Purpose: We investigated the diagnostic power of texture analysis (TA) performed on MRI (T2-weighted, gadolinium-enhanced, and diffusion-weighted images) to differentiate between focal nodular hyperplasia (FNH) and hepatocellular adenoma (HCA).
Material and methods: This was a retrospective single-centre study. Patients referred for liver lesion characterization, who had a definitive pathological diagnosis, were included. MRI images were taken by a 3-Tesla scanner. The values of TA parameters were obtained using the ImageJ platform by an observer blinded to the clinical and pathology judgments. A non-parametric Mann-Whitney U test was applied to compare parameters between the 2 groups. With receiver operating characteristic (ROC) analysis, the area under the curve (AUC), sensitivity, and specificity were calculated. Finally, we performed a binary logistic regression analysis. A p-value <0.05 was reported as statistically significant.

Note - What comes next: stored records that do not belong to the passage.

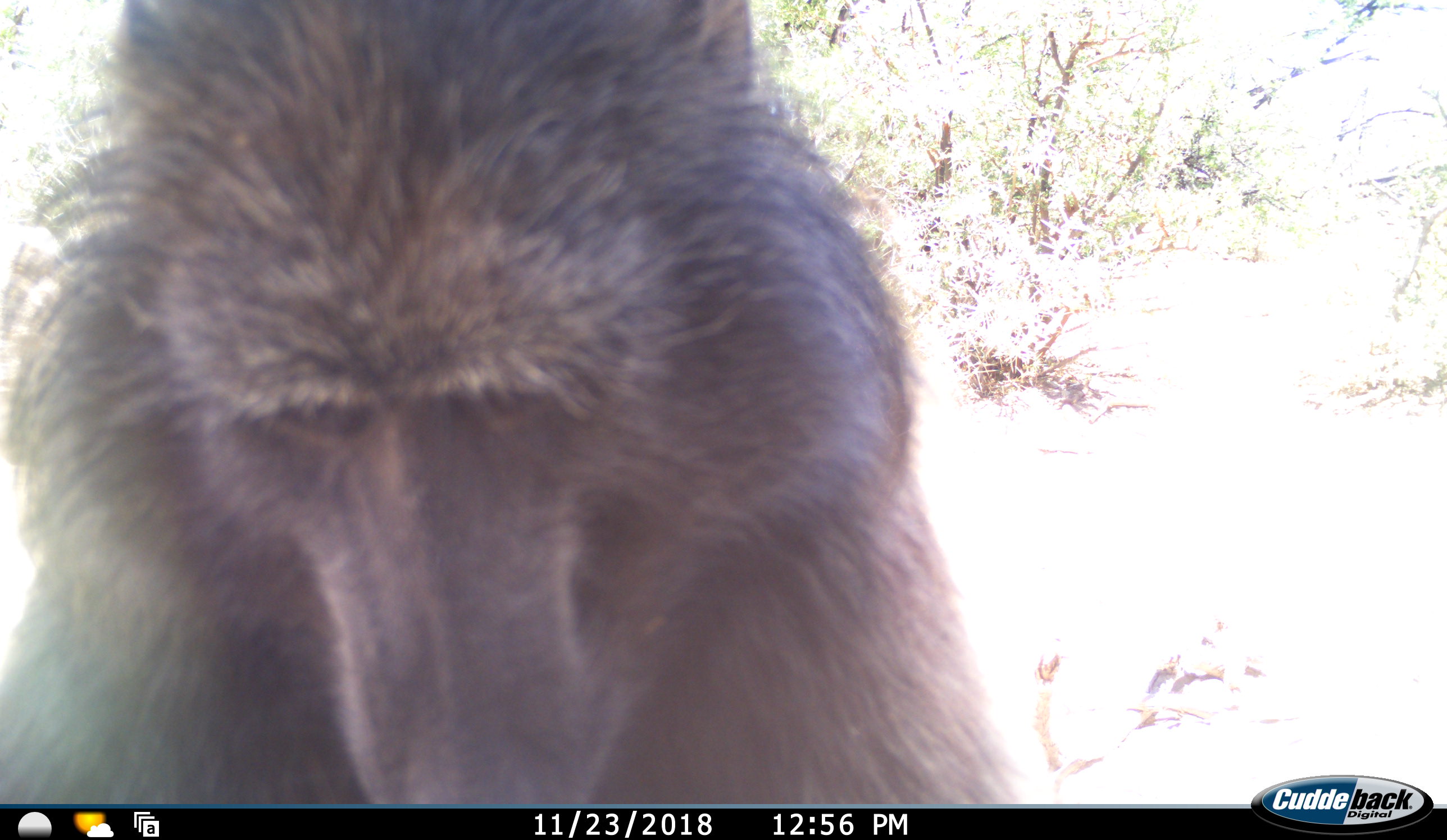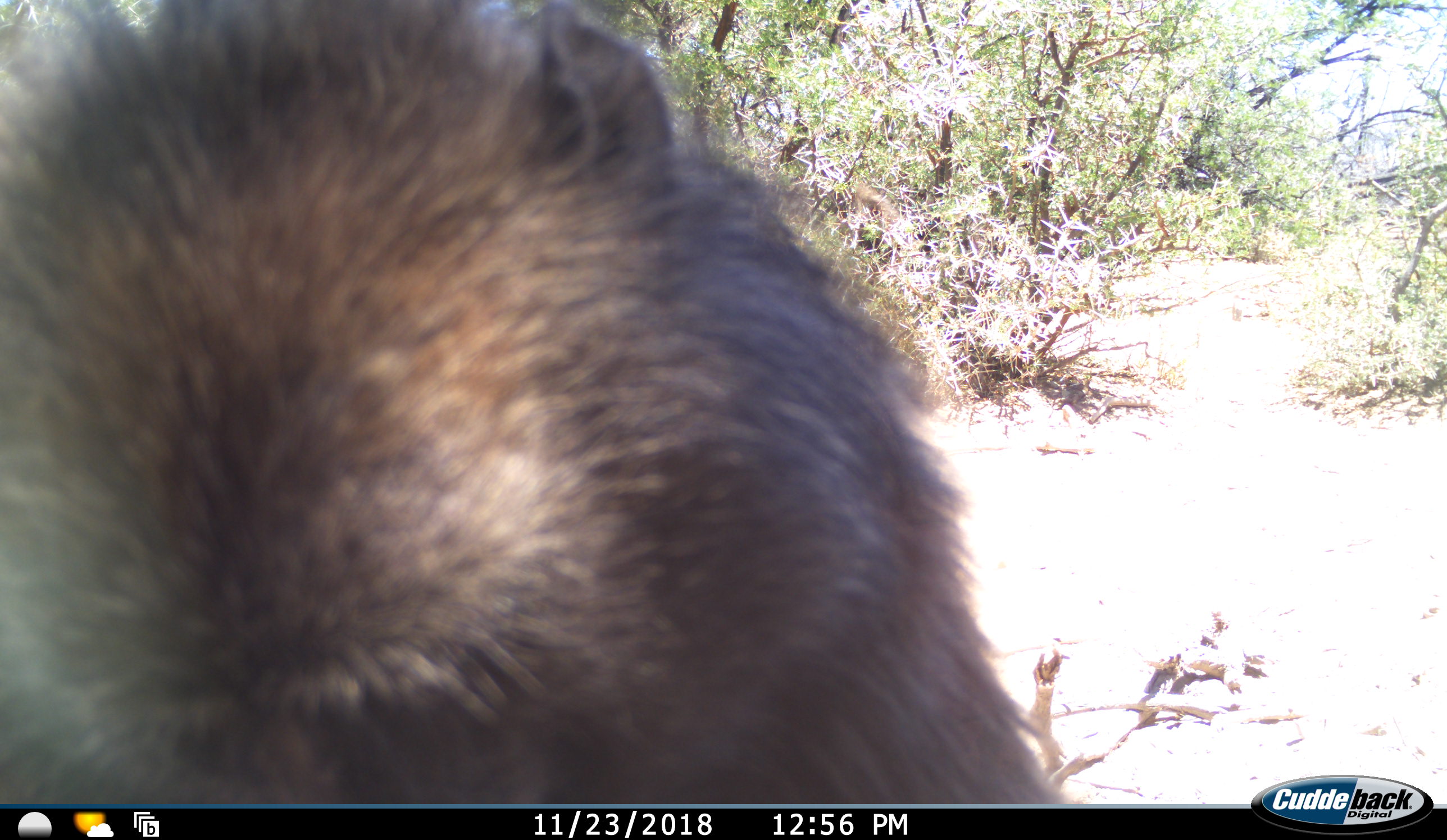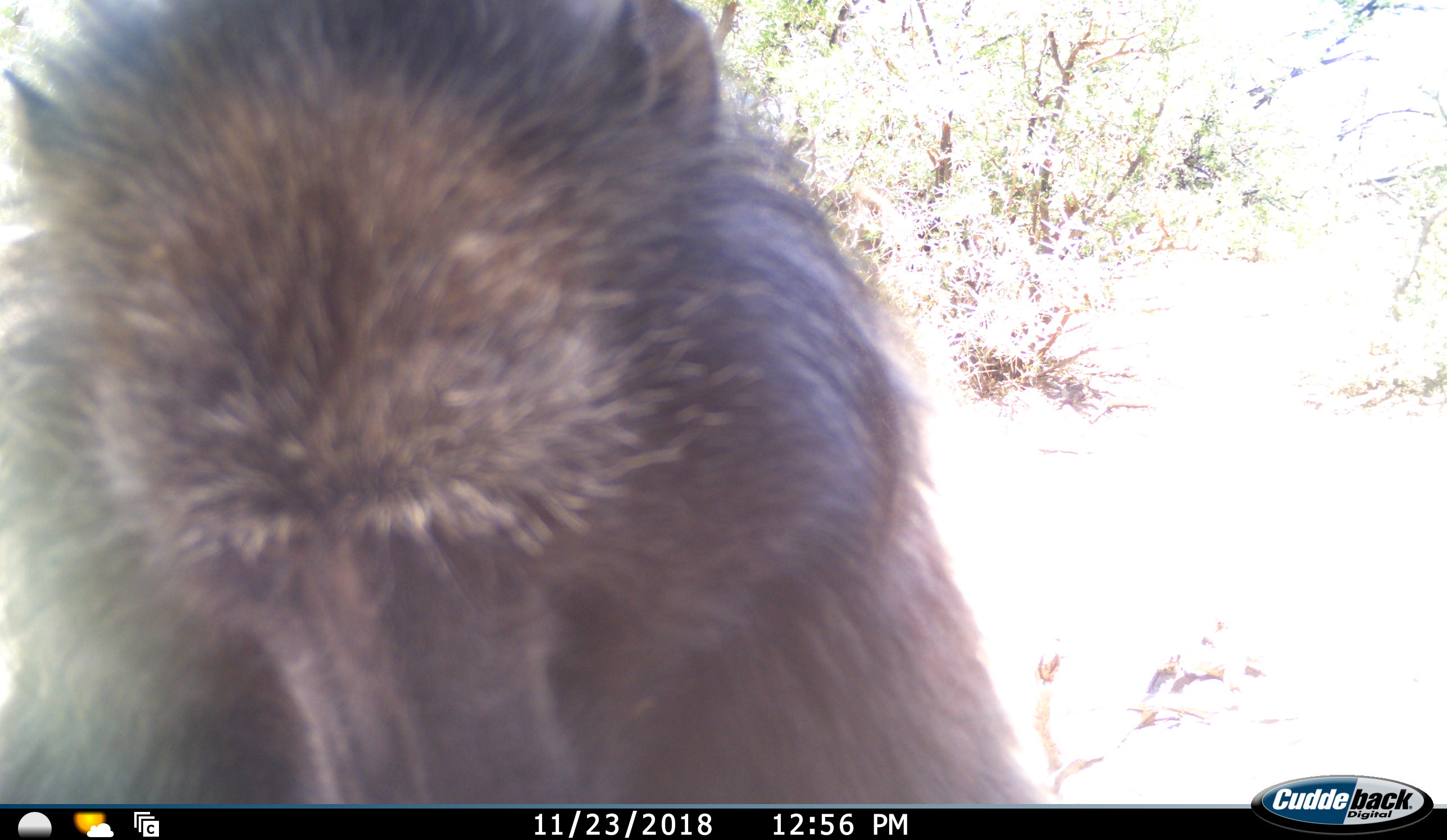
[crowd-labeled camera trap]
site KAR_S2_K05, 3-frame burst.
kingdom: Animalia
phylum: Chordata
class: Mammalia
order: Primates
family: Cercopithecidae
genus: Papio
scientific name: Papio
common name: baboon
Baboon (Papio), count 1. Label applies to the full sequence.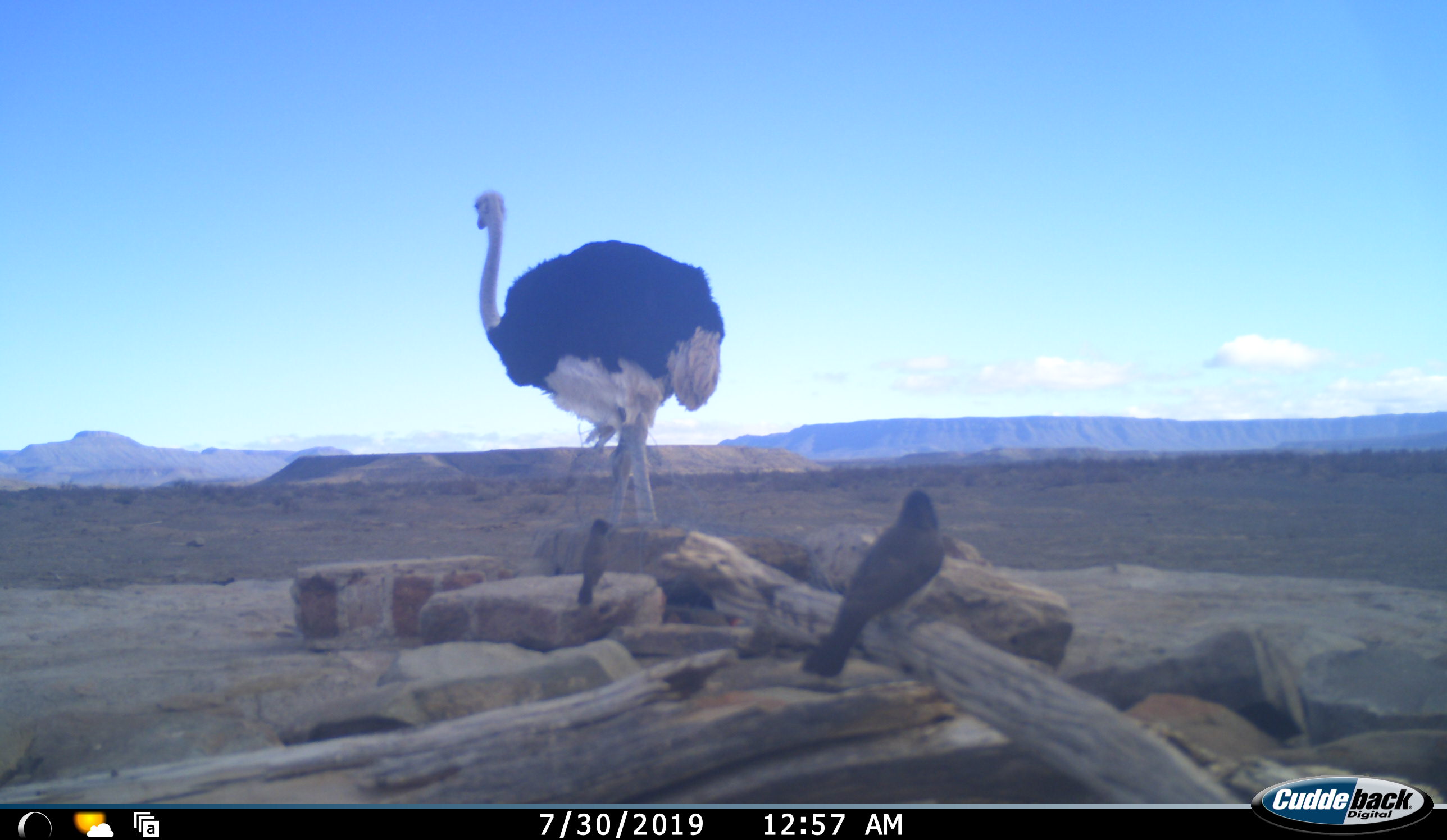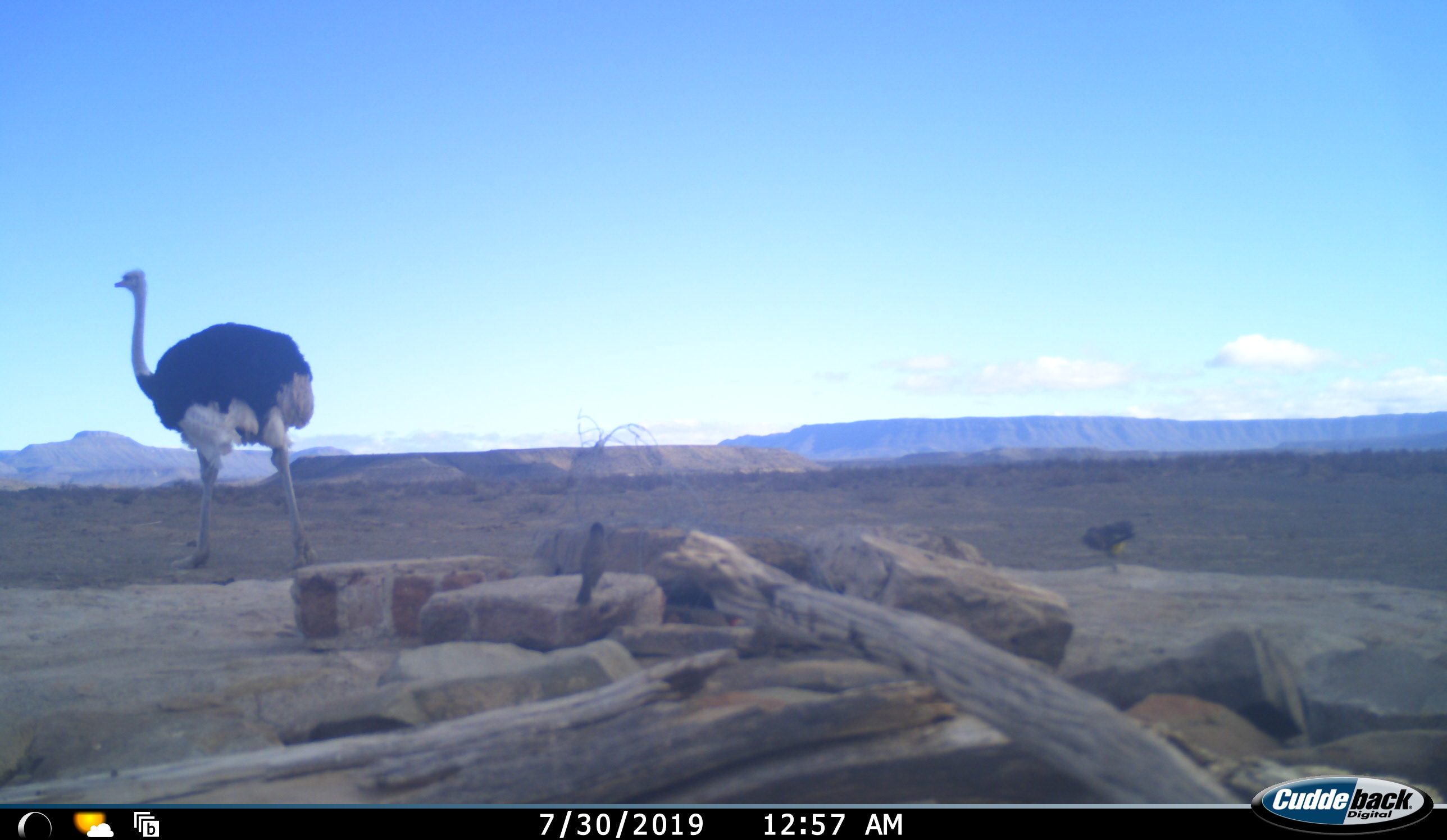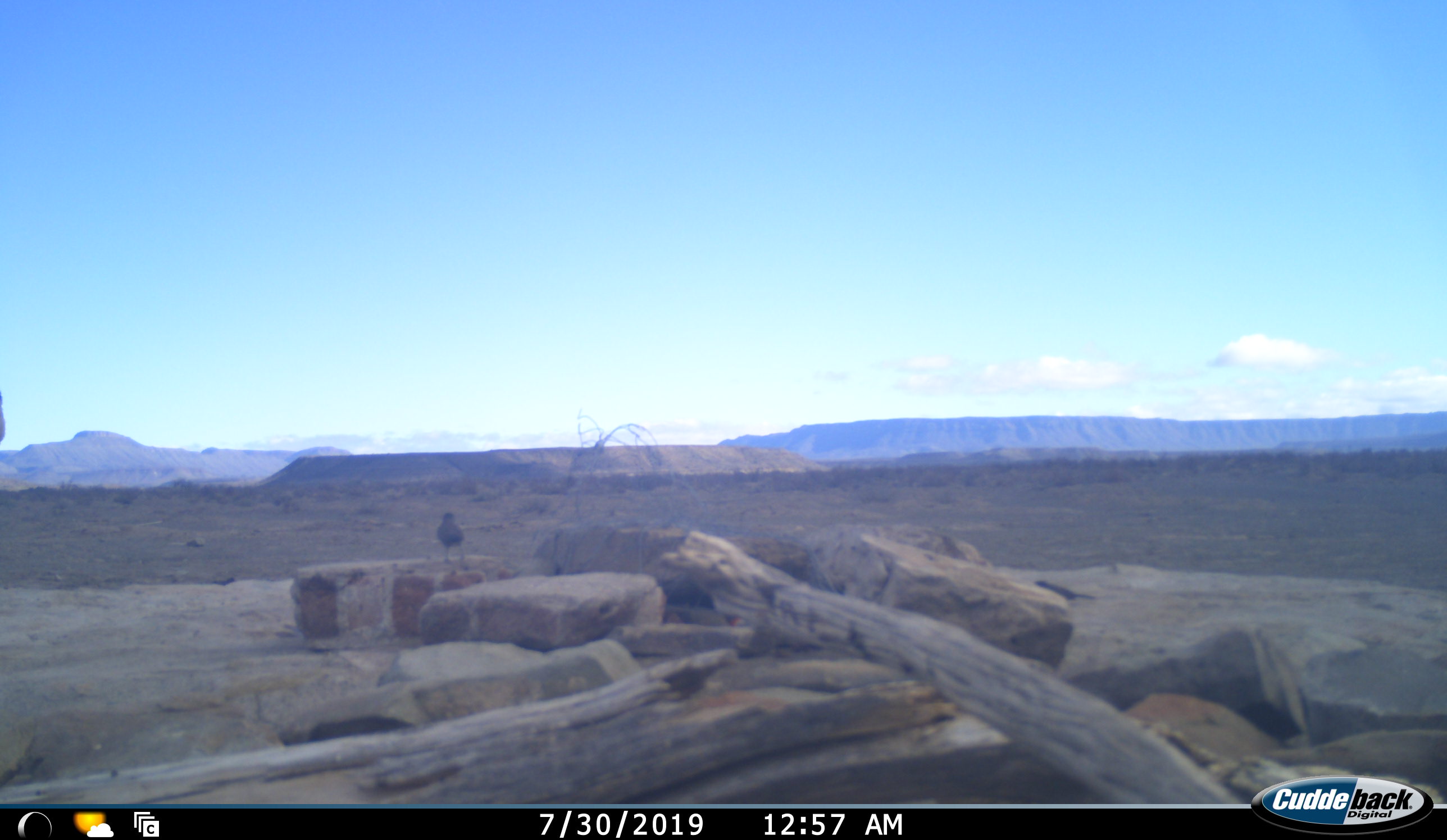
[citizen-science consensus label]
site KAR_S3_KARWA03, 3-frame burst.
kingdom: Animalia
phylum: Chordata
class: Aves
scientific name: Aves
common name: bird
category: birdother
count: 2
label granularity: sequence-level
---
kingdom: Animalia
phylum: Chordata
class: Aves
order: Struthioniformes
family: Struthionidae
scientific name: Struthionidae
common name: ostrich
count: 1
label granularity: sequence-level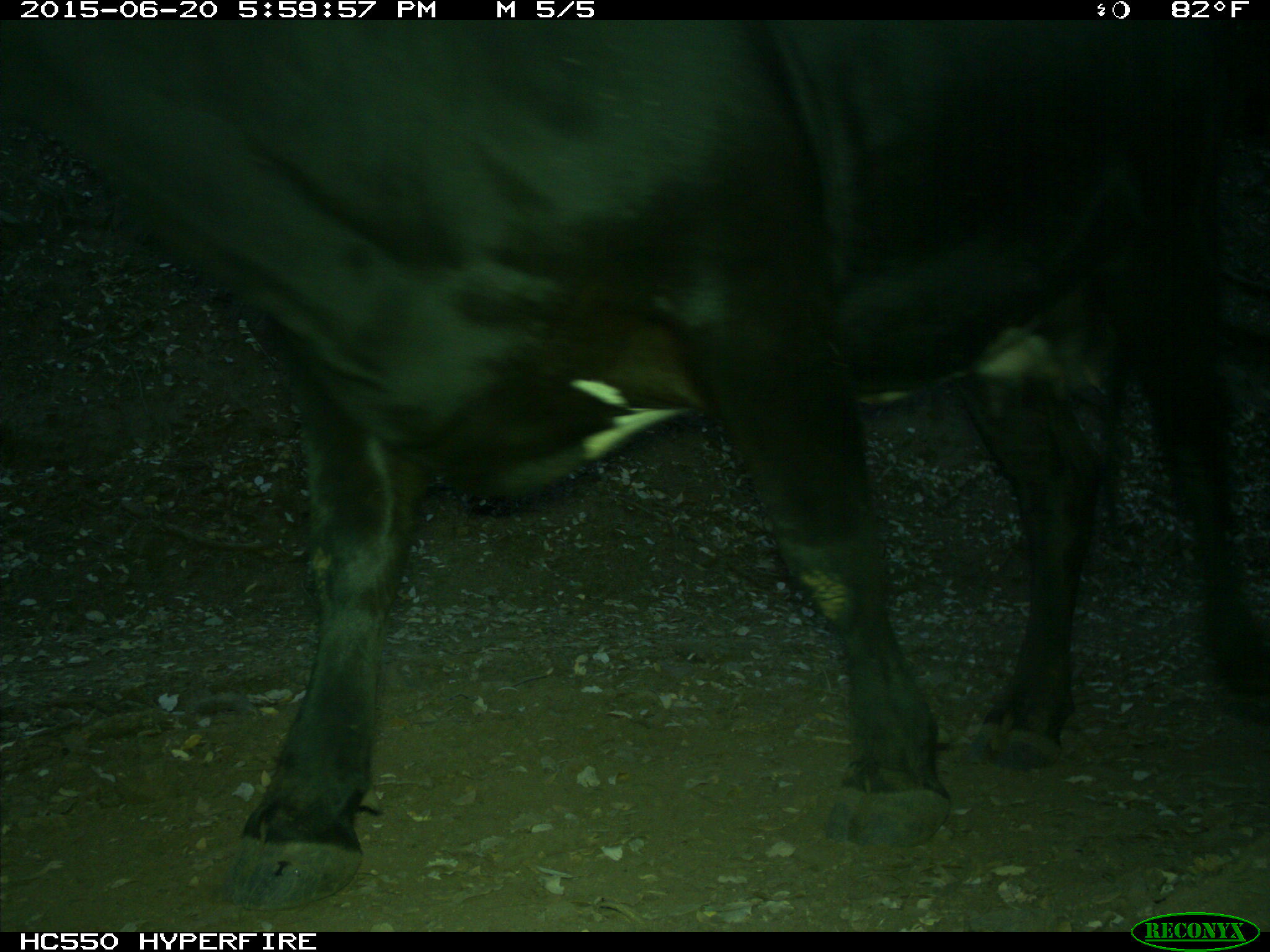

Results: A total of 62 patients with 106 lesions were enrolled. T2 hyperintensity, Atoll sign, and intralesional fat were encountered more in HCAs, and central scars were more frequent in FNHs. Multiple TA features showed statistically significant differences between FNHs and HCAs, including skewness on T2W and entropy on all sequences. Skewness on T2W revealed the most significant AUC (0.841, good, p < 0.0001). The resultant model from binary logistic regression was statistically significant (p < 0.0001) and correctly predicted 84.1% of lesions. The corresponding AUC was 0.942 (excellent, 95% CI: 0.892-0.992, p < 0.0001).
Conclusion: Multiple first-order TA parameters significantly differ between these lesions and have almost fair to good diagnostic power. They have differentiation potential and can add diagnostic value to routine MRI evaluations.